• _Assignment_
Reproduce the passage of the piece on India from "Why? If it’s" to "BANNED in India.".

-- Text for analysis follows --

Many in the international community cannot see beyond the veil. Not only that, India actively and strategically propagates this image of peace in the world through agents called ‘Research and Analysis’ agents to camouflage its gross human rights violations against minorities. This lie or ‘veil of peace’ is their very best defence against international criticisms and sanctions. It’s hard to see in your mind’s eye the most peaceful country in the world as the most violent–and yet it is!!!

To see ‘Beyond the Veil’ is the challenge when it comes to India.

The actual embodiment of this strategy of peace propagating could very well be prime minister Indira Gandhi. She has absolutely no relation to Mahatma Gandhi. Zero.

In fact she belongs to the ruling castes that Gandhi had begun to critisise for taking over government and industry before he was assassinated by a Brahmin radical. She was part of a minority ruling caste group that Gandhi believed had conflicting interests with lower castes. Yet she changed the spelling of her name to the lower caste, Hindu spelling. The big question is: Why?

Why? If it’s pronounced the same, why do you feel the need to change the spelling? Perhaps to create the illusion of being related to the Mahatma and of belonging to Hindus of a lower caste? Isn’t this somewhat disrespectful to her husband’s name? What’s the benefit? As far as I can see the benefit is ‘the veil’ and ‘the veil’ is powerful.

With Mahatma Gandhi’s name, even mass murder could seem like a last resort. With Mahatma Gandhi’s name you can seem to be looking out for the interests of lower castes when in fact your every move could be for the ruling castes. It’s a theory. A theory explored in the ‘All Indian Justice Committee’ and a book called ‘Nine Hours to Rama’, both books, I believe are BANNED in India.

You can see the movie ‘Nine Hours to Rama’ in India but you can’t read the book. Why?

Let me tell you why—‘Nine Hours to Rama’ suggests Gandhi was assassinated to protect those ruling caste members who completely took over government when the British left. Brahmin radicals killed Gandhi because he was a threat to upper caste interests and their caste system. Read ‘Nine Hours to Rama’ for yourself and see. It’s a great read and makes one instantly think of all the conspiracies behind JFK’s assassination.

‘Slumdog Millionaire’ was definitely an eye-opener that showed us the corruption of the Indian police and the evils of the caste system. However, I never thought it was related to Hindu terrorism. Has much changed and is it that bad?

-- Text for analysis concluded --
-- Source information follows --

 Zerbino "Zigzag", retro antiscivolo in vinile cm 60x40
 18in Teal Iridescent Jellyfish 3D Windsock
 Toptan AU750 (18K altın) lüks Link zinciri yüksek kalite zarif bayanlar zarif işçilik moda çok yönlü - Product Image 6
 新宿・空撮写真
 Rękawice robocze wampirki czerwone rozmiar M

-- Source information concluded --
-- Source information follows --

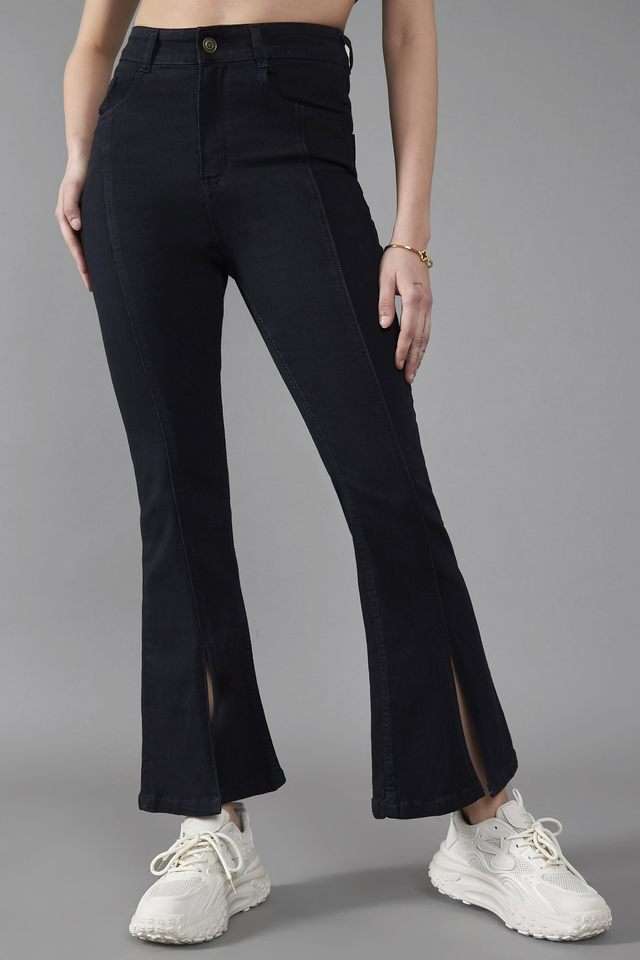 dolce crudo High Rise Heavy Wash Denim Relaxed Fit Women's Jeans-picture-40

-- Source information concluded --

• _Finished task_
Why? If it’s pronounced the same, why do you feel the need to change the spelling? Perhaps to create the illusion of being related to the Mahatma and of belonging to Hindus of a lower caste? Isn’t this somewhat disrespectful to her husband’s name? What’s the benefit? As far as I can see the benefit is ‘the veil’ and ‘the veil’ is powerful.

With Mahatma Gandhi’s name, even mass murder could seem like a last resort. With Mahatma Gandhi’s name you can seem to be looking out for the interests of lower castes when in fact your every move could be for the ruling castes. It’s a theory. A theory explored in the ‘All Indian Justice Committee’ and a book called ‘Nine Hours to Rama’, both books, I believe are BANNED in India.